Schulbücher, Arbeitshefte, Verbrauchsmaterial
Wie schon in Grundschule und Orientierungsstufe erhalten Ihre Kinder auch an
der Realschule wieder Schulbücher, die im Rahmen der Lernmitteausleihe
von uns beschafft und gegen Gebühr an Sie ausgeliehen wurden.
Unter diese Lernmittelausleihe fallen allerdings nur
Schulbücher; Arbeitshefte, Lektüren, Schreibhefte und alles sonstige
Verbrauchsmaterial muss weiterhin von Ihnen beschafft und auch bezahlt werden.
Um jedoch die Anzahl der Arbeitshefte gering zu halten und
um möglichst nur wirklich benötigtes Arbeitsmaterial anzuschaffen, hat sich
die Schule entschlossen, neben den eigentlichen Lehrbüchern den größten Teil
der zusätzlichen Übungsmaterialien bei Bedarf gezielt in Form gedruckter
Arbeitsblätter anzubieten. Für diesen Zweck bitten wir Sie zu Beginn eines
jeden Schuljahres um einen kleinen Unkostenbeitrag (Kopiergeld!)
in Höhe von € 5.-, womit alle
Arbeitsblätter und auch die große Zahl sauber und lesbar gedruckter Tests
abgegolten sind.
Tipps für den Umgang mit Schulbüchern
Schulbücher können im Rahmen der Lernmittelausleihe
nur leihweise ausgegeben werden und in der Regel müssen mindestens drei verschiedene Schüler ein Buch benutzt haben bevor es ersetzt werden kann. Je
nachdem also, ob Ihr Kind der erste Nutzer eines Buches oder der dritte ist,
werden Sie natürlich Unterschiede im Zustand des betreffenden Exemplares
feststellen. Dass ein Buch nach zwei Schuljahren oftmals schon erhebliche Spuren
der vorigen Benutzer aufweist, ist verständlich und lässt sich nicht immer
ganz vermeiden. Zu stark beschädigte Lehrwerke sondern wir aus; der entstandene
Verlust muss - nach dem Erlass zur Lernmittelausleihe - von den Eltern anteilig
ersetzt werden. Um die hier denkbaren Auseinandersetzungen möglichst erst gar
nicht entstehen zu lassen, einige Tipps für den Umgang mit (geliehenen) Schulbüchern:
·
Versehen
Sie unbedingt alle Bücher mit Schutzumschlägen! Man kann sie fertig im Buchhandel kaufen
oder auch recht einfach aus Packpapier selbst herstellen, wobei man noch der
Umwelt und seinem Portmonee einen Gefallen erweist.
·
Auch wenn
es den meisten Kindern sehr schwer fällt: in den ausgeliehenen Büchern dürfen
weder Hausaufgaben angekreuzt noch Lösungen eingetragen werden, da dies das
Buch für den nächsten Benutzer unbrauchbar machen würde.
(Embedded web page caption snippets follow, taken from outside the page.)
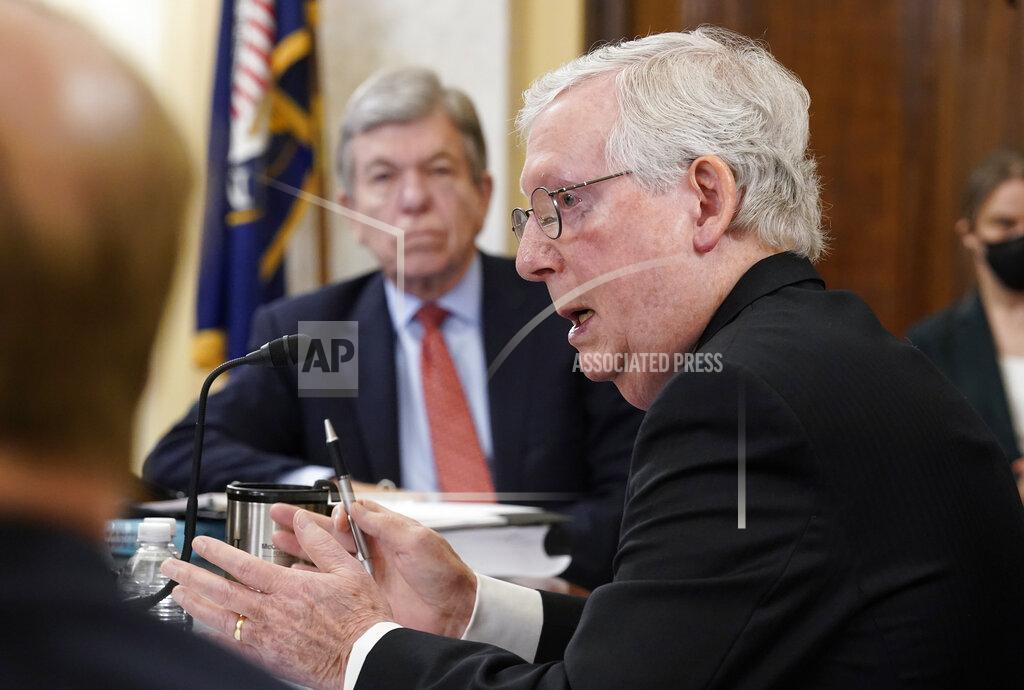J. Scott Applewhite Senate Minority Leader Mitch McConnell of Ky., right, speaks as Sen. Roy Blunt, R-Mo., listens during a Senate Rules Committee hearing at the Capitol in Washington, Tuesday, May 11, 2021. (AP Photo/J. Scott Applewhite)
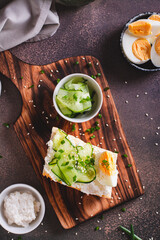 Bruschetta with ricotta, cucumber, boiled egg and sesame seeds on a board top and vertical view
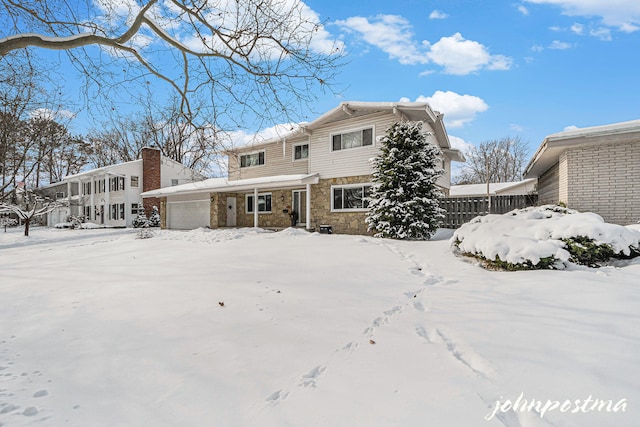 view of snow covered back of property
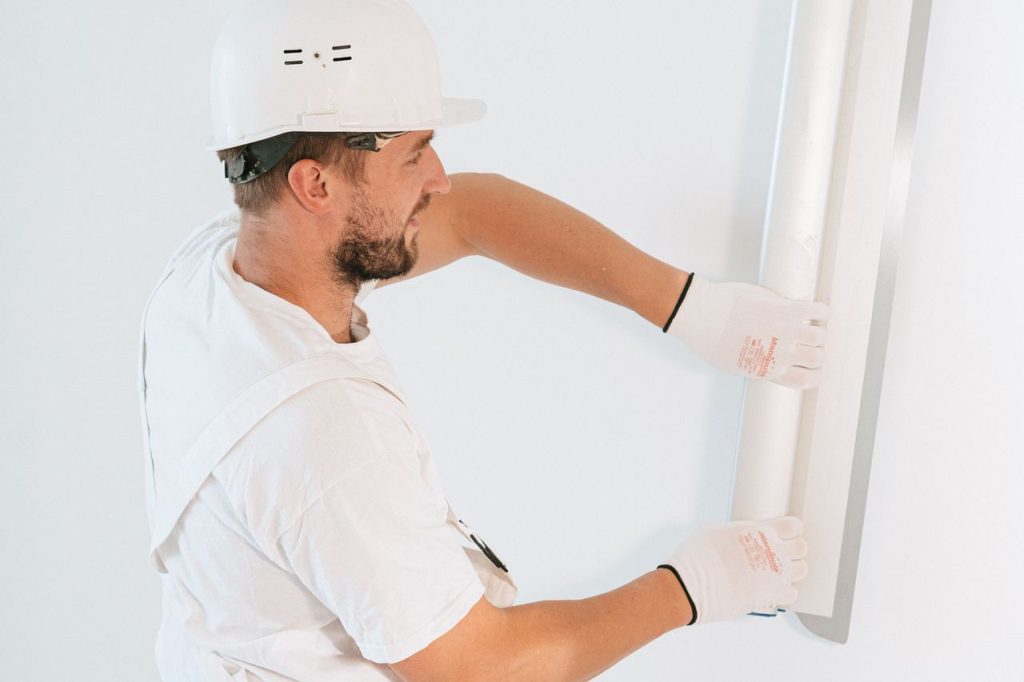 a-man-fixing-the-wall-4981812 Professional construction worker installing drywall with gloves and helmet inside a building.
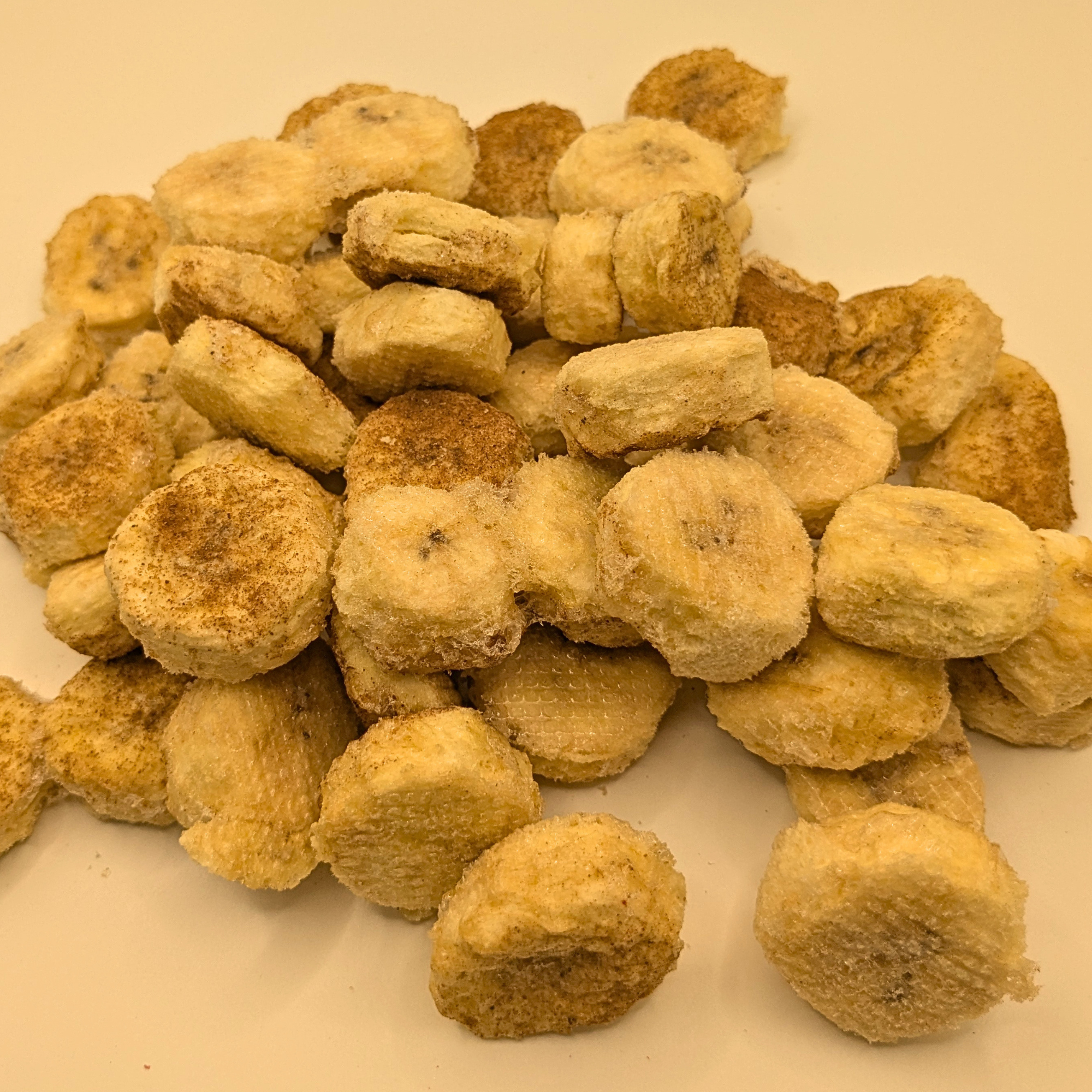 A pile of freeze dried honey cinnamon bananas on a white bacckground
Merke: Auch der Nachfolger
möchte gern selber denken!
·
Halten
Sie Ihr Kind an, ein sicheres System für den Transport von Pausengetränken oder anderen
flüssigen Nahrungsmitteln wie Joghurt oder Müsli zu entwickeln. Eine große
Zahl beanstandeter Bücher muss wegen zu engen Kontakts mit süßen Pausendrinks
oder ähnlichem aus dem Verkehr gezogen werden.
·
Bestehen
Sie auf einer sinnvollen Technik für das Packen des Ranzens. Jeder Schüler
sollte es sich zur Regel machen, jeden Abend alle benötigten Bücher - aber
eben auch nicht mehr! - entsprechend dem Stundenplan des nächsten Tages
einzupacken. Damit erreichen Sie gleich mehrere Ziele: die Bücher werden nicht
öfter als unbedingt notwendig im Ranzen umher getragen; (hierbei werden sie nämlich
am stärksten belastet!); der Schulranzen ist nicht schwerer als nötig; Ihr
Kind - und auch Sie selbst - können rasch überblicken, ob auch alle
notwendigen Hausaufgaben mitgeführt werden.